All of them recognize the important difference Local 302 has made to them and their families: a safe and stable retirement with an adequate income and excellent health care, an excellent standard of living and a lifetime of memories and pride in a job well-done every time they drive on a highway they graded, a boat channel they dredged or a building they erected.
And while Local 302 made a difference in their lives, they have individually and collectively made Local 302 what it is today: one of the oldest and most-respected labor unions in the Pacific Northwest with outstanding benefit and training programs and highly-skilled and hard-working construction hands. If you yourself or another Local 302 retiree would like to be videotaped, please contact Daren Konopaski to arrange an interview.
Here are some of the individual stories captured in short videos which you can stream from this website.
Clyde Wilson: Son of Local 302 business manager Jack Wilson, Clyde began his Local 302 career oiling for several veteran crane hands, going into marine construction. In 1995, Clyde was elected business manager and retired in 2001.
Al Crosswhite: A seventy-year member of the Operating Engineers, Al began his career at Hanford and then moved onto dam construction, then moved west and into dirt work. Eventually, he moved to Alaska where he and his wife Karen founded KC Construction, a Local 302 contractor.
Charlie Barton: Even though his father was an Operator, Charlie had to work at Boeing until he got his first dispatch.
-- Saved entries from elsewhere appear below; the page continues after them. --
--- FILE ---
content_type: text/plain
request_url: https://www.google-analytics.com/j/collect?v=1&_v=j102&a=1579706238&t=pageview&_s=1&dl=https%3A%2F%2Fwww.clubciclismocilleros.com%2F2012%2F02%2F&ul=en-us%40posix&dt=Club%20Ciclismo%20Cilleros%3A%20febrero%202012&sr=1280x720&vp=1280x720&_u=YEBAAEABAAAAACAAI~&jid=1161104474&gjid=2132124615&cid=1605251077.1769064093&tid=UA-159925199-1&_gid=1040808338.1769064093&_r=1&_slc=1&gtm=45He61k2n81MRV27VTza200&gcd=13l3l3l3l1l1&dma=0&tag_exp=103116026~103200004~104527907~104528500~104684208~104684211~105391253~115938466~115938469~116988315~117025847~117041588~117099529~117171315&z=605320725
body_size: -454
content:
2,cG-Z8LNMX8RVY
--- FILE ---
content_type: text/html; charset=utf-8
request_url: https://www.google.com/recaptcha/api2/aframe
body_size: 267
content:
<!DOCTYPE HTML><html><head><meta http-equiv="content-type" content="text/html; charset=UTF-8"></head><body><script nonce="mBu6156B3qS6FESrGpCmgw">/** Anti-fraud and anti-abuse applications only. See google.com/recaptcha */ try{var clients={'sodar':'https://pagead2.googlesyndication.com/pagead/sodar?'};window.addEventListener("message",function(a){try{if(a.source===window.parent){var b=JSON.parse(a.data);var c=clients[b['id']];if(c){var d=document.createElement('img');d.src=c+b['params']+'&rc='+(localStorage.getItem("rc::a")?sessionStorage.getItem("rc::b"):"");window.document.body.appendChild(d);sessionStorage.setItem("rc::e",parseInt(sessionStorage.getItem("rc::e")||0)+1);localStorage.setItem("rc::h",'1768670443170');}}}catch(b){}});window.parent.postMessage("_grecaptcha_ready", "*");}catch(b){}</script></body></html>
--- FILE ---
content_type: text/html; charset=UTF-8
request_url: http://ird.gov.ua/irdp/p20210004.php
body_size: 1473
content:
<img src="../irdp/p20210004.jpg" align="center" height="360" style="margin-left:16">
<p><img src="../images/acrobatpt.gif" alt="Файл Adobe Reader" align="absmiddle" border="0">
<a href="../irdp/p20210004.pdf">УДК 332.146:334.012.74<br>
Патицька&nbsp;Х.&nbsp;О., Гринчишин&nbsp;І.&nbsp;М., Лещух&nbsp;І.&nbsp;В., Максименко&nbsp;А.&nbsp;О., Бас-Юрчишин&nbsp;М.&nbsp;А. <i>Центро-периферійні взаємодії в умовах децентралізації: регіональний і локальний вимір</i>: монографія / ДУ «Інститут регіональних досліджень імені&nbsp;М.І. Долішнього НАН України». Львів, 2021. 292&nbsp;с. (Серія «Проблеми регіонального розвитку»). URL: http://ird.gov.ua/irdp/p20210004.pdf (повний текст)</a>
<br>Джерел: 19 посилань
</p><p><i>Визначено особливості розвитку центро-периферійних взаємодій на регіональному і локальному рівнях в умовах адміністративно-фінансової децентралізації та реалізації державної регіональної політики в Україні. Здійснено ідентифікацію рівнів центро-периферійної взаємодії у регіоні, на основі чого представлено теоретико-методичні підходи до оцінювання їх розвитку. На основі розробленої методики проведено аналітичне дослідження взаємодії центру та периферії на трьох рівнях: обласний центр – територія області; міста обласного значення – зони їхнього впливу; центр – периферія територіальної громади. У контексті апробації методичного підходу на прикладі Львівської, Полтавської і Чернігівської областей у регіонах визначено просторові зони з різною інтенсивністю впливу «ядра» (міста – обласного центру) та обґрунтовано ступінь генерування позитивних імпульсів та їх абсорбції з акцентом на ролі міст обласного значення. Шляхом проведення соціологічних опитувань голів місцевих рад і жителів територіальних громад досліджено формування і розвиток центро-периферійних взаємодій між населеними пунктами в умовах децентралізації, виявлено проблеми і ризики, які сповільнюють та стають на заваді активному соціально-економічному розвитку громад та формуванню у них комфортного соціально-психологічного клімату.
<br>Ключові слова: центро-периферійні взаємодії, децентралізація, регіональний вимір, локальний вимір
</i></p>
Charlie worked as a mechanic in Alaska and Washington.
Dale Reid: Born and raised in Petersburg, Alaska, Dale worked for A.C. Green throughout Alaska, and served as district rep in Juneau for nine years then retired briefly but came out of retirement to serve as Labor Commissioner Click Bishop’s chief of staff.
Doug Frizzell: Doug recalls that it took three operators to sign off on you in order to become a full-fledged 302 member: “they were putting their reputation on the line for you and it really meant something when they did”. Doug shares some great stories about organizing and serving as a salt.